Bei dieser Frau sah ich eine Liebe und Fürsorge zu diesem Kind, was mich sehr berührte. Ich versuchte mit dem blondhaarigen Geschöpf zu reden, doch er senkte meist den Kopf noch weiter der mit Reis gefüllten Schüssel entgegen. Er tat mir irgendwie leid, da er sich von allen anderen abhob. So wie wir Weissen mitten unter den Einheimischen. Ich wollte ihn aufmuntern und sagte zu ihm, wir hätten fast die gleiche Hautfarbe und streckte meinen Arm aus, so dass er parallel zu seiner Linken in der Luft schwebte. Kaum hatte ich dies ausgesprochen, dachte ich: Oh nein, das darf man hier vielleicht gar nicht sagen. Seine Adoptivmutter schmunzelte. Ich atmete auf. Kurz darauf erzählte sie mir, dass sie und ihre Kinder uns schon vor dem heutigen Tage gesehen haben. Wahrscheinlich als wir auf Ahea gingen oder To’okena 2 besichtigten. Als der Kleine mich dort stehen sah, sagte er zu seiner Adoptivmutter, das müsse wohl seine richtige Mami sein, die ihn abholen komme. Das war irgendwie süss, aber auf die andere Seite liess er durch seine Aussage sowohl seine Hoffnung, dass seine  richtige Mami ihn wieder zurückholen würde, als auch seine Sehnsucht, am richtigen Platz zu sein und dazuzugehören, spüren. Und vielen anderen Kindern geht es genau gleich, sowohl hier in PNG als auch in anderen Ländern. Nicht nur Albinos, manchmal sind sie ganz unscheinbar. Nehmt ihr sie wahr? Geht ihr auf sie zu oder macht ihr’s wie die anderen und ignoriert sie einfach? Genau DU könntest der/die erhoffte Freund/In, das sehnsüchtig erwartete Licht in der Dunkelheit sein.

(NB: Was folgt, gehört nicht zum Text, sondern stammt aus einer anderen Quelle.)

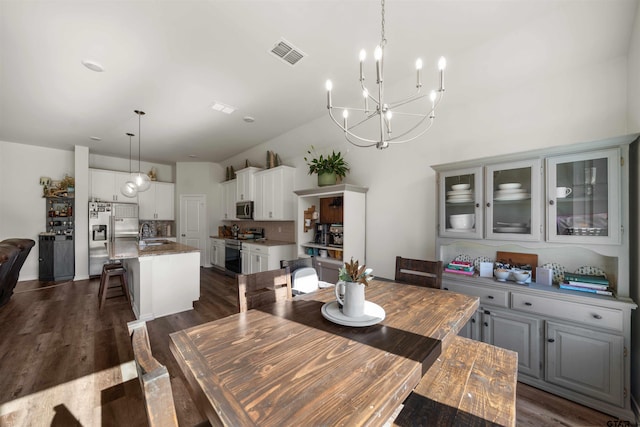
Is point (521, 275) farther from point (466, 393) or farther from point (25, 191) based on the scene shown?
point (25, 191)

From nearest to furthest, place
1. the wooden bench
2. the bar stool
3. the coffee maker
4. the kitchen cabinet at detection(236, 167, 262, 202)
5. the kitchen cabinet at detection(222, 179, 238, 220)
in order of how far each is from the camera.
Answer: the wooden bench
the bar stool
the coffee maker
the kitchen cabinet at detection(236, 167, 262, 202)
the kitchen cabinet at detection(222, 179, 238, 220)

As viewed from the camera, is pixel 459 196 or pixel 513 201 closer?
pixel 513 201

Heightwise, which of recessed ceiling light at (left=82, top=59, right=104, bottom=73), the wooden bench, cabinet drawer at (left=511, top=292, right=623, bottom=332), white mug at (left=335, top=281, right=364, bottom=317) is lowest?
the wooden bench

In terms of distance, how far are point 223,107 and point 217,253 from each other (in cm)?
397

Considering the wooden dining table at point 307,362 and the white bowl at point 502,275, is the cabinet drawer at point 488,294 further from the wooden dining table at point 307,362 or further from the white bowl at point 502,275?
the wooden dining table at point 307,362

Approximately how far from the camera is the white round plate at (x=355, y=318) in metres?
1.27

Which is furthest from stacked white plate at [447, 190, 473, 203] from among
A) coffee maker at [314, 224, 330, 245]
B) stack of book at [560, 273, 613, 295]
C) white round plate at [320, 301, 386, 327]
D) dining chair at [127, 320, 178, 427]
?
dining chair at [127, 320, 178, 427]

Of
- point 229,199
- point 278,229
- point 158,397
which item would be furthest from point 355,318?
point 229,199

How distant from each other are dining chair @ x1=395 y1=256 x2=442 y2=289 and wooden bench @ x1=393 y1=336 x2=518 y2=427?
60cm

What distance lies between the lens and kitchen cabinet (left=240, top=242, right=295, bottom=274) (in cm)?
454

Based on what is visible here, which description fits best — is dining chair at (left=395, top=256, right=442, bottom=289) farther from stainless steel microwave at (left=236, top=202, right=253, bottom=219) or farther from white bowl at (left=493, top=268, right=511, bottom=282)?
stainless steel microwave at (left=236, top=202, right=253, bottom=219)

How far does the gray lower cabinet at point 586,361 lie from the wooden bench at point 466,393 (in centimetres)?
68

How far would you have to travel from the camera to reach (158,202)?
6645 millimetres

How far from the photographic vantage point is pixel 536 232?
6.81 ft
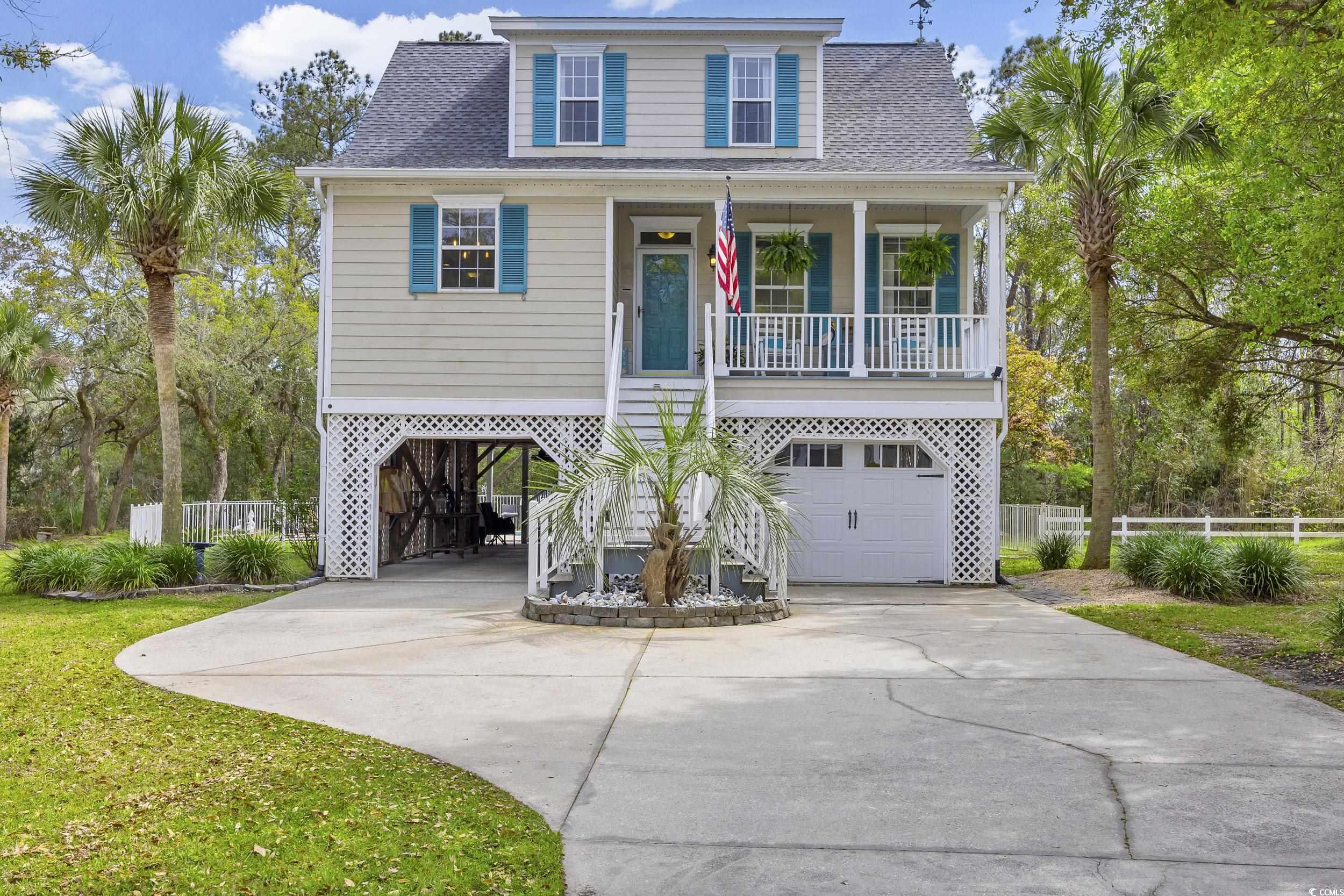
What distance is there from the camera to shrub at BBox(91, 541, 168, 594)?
12359 mm

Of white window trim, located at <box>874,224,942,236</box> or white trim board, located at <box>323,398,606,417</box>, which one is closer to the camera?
white trim board, located at <box>323,398,606,417</box>

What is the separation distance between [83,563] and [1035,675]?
438 inches

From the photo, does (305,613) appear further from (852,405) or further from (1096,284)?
(1096,284)

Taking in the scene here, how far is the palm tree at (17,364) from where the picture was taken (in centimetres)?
2122

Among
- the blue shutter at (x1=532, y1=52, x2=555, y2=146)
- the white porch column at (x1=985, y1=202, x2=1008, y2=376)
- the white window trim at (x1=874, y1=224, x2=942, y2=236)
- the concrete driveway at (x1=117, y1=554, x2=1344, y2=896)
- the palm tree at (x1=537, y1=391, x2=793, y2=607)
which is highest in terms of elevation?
the blue shutter at (x1=532, y1=52, x2=555, y2=146)

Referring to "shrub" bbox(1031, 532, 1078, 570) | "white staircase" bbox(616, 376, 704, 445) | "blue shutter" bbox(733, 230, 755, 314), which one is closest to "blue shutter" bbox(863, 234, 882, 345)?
"blue shutter" bbox(733, 230, 755, 314)

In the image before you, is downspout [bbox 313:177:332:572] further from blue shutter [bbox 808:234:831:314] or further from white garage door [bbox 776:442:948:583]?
blue shutter [bbox 808:234:831:314]

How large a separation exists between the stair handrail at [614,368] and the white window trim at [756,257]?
2.19 meters

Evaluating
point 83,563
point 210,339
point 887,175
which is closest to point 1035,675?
point 887,175

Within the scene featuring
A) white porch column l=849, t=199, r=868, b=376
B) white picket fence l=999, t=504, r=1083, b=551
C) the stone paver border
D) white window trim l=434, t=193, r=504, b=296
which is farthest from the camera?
white picket fence l=999, t=504, r=1083, b=551

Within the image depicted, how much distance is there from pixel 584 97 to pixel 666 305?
327cm

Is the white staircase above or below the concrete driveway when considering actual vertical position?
above

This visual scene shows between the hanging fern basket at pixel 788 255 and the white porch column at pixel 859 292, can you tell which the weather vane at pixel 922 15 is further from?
the white porch column at pixel 859 292

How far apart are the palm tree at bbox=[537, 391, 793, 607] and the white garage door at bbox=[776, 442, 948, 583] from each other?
3.54 m
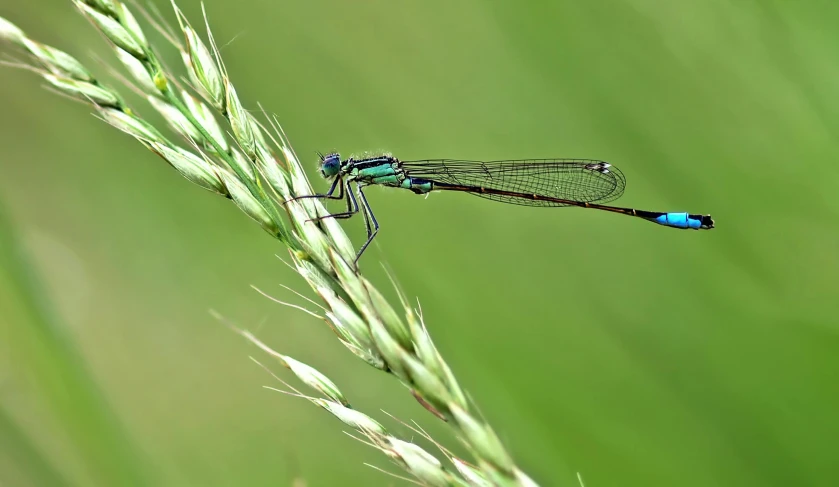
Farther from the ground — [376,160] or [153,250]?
[376,160]

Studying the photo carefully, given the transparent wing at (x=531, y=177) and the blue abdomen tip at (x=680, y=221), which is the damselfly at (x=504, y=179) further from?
the blue abdomen tip at (x=680, y=221)

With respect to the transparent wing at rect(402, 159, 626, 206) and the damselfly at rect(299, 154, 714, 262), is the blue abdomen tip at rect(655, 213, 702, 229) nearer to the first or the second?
the damselfly at rect(299, 154, 714, 262)

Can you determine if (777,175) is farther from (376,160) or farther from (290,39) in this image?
(290,39)

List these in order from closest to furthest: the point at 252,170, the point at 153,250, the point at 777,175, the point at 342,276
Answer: the point at 342,276
the point at 252,170
the point at 777,175
the point at 153,250

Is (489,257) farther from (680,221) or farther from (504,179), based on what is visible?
(680,221)

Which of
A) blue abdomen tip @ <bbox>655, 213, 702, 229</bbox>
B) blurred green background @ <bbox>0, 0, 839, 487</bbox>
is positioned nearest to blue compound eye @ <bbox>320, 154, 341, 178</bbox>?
blurred green background @ <bbox>0, 0, 839, 487</bbox>

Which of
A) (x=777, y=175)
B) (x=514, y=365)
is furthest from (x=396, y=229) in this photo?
(x=777, y=175)

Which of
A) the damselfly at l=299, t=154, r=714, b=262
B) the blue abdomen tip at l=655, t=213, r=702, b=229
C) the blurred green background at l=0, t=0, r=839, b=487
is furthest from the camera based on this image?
the damselfly at l=299, t=154, r=714, b=262

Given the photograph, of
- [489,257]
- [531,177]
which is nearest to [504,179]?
[531,177]
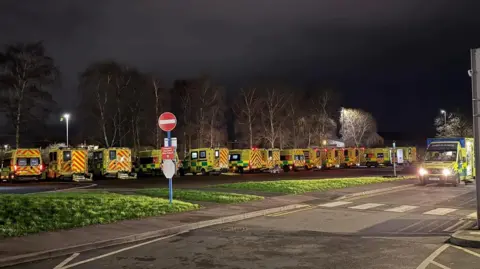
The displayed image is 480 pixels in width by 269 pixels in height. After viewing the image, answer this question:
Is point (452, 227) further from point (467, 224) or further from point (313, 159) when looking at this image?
point (313, 159)

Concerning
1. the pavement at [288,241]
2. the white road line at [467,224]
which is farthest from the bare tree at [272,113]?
the white road line at [467,224]

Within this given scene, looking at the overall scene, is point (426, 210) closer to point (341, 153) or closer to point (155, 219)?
point (155, 219)

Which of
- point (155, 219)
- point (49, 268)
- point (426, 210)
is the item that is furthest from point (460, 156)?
point (49, 268)

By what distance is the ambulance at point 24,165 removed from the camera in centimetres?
3631

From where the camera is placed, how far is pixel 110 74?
53312 mm

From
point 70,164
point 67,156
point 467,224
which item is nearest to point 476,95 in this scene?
point 467,224

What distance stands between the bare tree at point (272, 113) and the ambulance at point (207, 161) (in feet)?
69.6

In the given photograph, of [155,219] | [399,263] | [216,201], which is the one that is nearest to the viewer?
[399,263]

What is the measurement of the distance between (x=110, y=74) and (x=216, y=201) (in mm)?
37983

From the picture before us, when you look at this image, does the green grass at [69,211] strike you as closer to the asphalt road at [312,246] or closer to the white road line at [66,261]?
the white road line at [66,261]

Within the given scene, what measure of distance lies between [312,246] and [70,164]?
1189 inches

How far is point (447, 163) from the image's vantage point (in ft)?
93.7

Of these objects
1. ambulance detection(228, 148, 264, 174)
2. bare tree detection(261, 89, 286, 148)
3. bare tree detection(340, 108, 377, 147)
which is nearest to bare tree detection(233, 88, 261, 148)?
bare tree detection(261, 89, 286, 148)

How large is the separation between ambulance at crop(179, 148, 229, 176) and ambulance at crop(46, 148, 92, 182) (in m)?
11.3
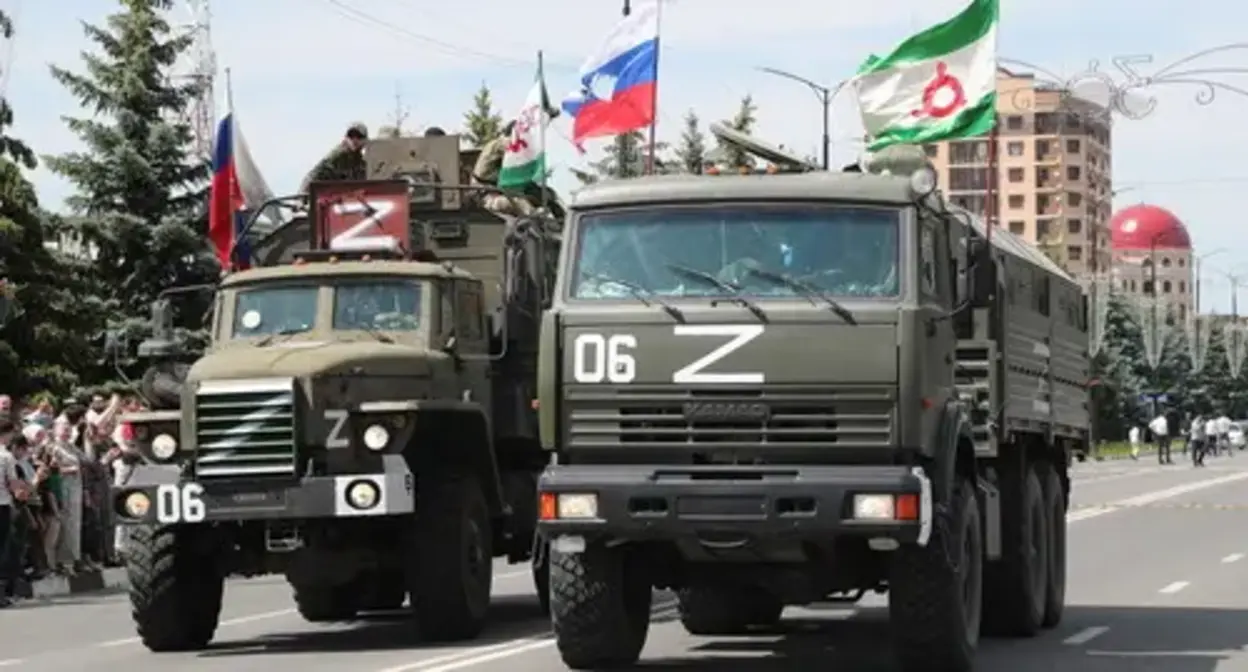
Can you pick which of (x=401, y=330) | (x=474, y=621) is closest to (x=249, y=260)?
(x=401, y=330)

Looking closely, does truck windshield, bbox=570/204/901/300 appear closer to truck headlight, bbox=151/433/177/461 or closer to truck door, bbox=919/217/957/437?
truck door, bbox=919/217/957/437

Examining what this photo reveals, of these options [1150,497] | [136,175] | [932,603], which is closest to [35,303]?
[136,175]

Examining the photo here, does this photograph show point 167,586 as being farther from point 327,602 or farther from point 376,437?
point 327,602

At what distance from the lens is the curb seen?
24.4 metres

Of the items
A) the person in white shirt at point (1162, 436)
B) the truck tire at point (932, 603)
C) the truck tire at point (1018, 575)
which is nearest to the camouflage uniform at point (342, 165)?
the truck tire at point (1018, 575)

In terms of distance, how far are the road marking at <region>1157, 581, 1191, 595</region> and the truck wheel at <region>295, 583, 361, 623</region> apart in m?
6.83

Ich wusste schon von vornherein, dass ich die mit Reis gehäufte Schüssel nicht ausessen mochte. Jetzt sowieso nicht mehr. Ich bot es kurzerhand der Frau und ihren Kindern an. Der blondhaarige nickte und nahm gerne noch mehr. Es sah aus, als wäre es seit langem wieder etwas zu essen. Oder hatte er vielleicht einfach Angst, jemand könnte es ihm wegnehmen? Die Frau schöpfte ihm noch etwas Reis in den Teller und ermutigte ihn, trotzdem ein wenig schneller zu essen, da die Mittagspause bald vorbei sei. Wenn der Kurs am Nachmittag wieder startet, warten die Kinder einfach auf der Wiese in der Nähe der Kirche, erklärte sie mir. Wir redeten noch ein wenig weiter, bis der Kurs dann weiterging. Auf dem Weg zur Kirche sagte ich ihr, dass ich es super finde, dass sie ihre schulische Ausbildung trotz allem weitergemacht hat. Viele Frauen können nicht lesen und schreiben, weil sie nicht in die Schule geschickt werden. Wahrscheinlich ist es heute ein wenig anders, da die Schule für alle offen ist und die Kosten von der Regierung übernommen werden. Hoffen wir’s!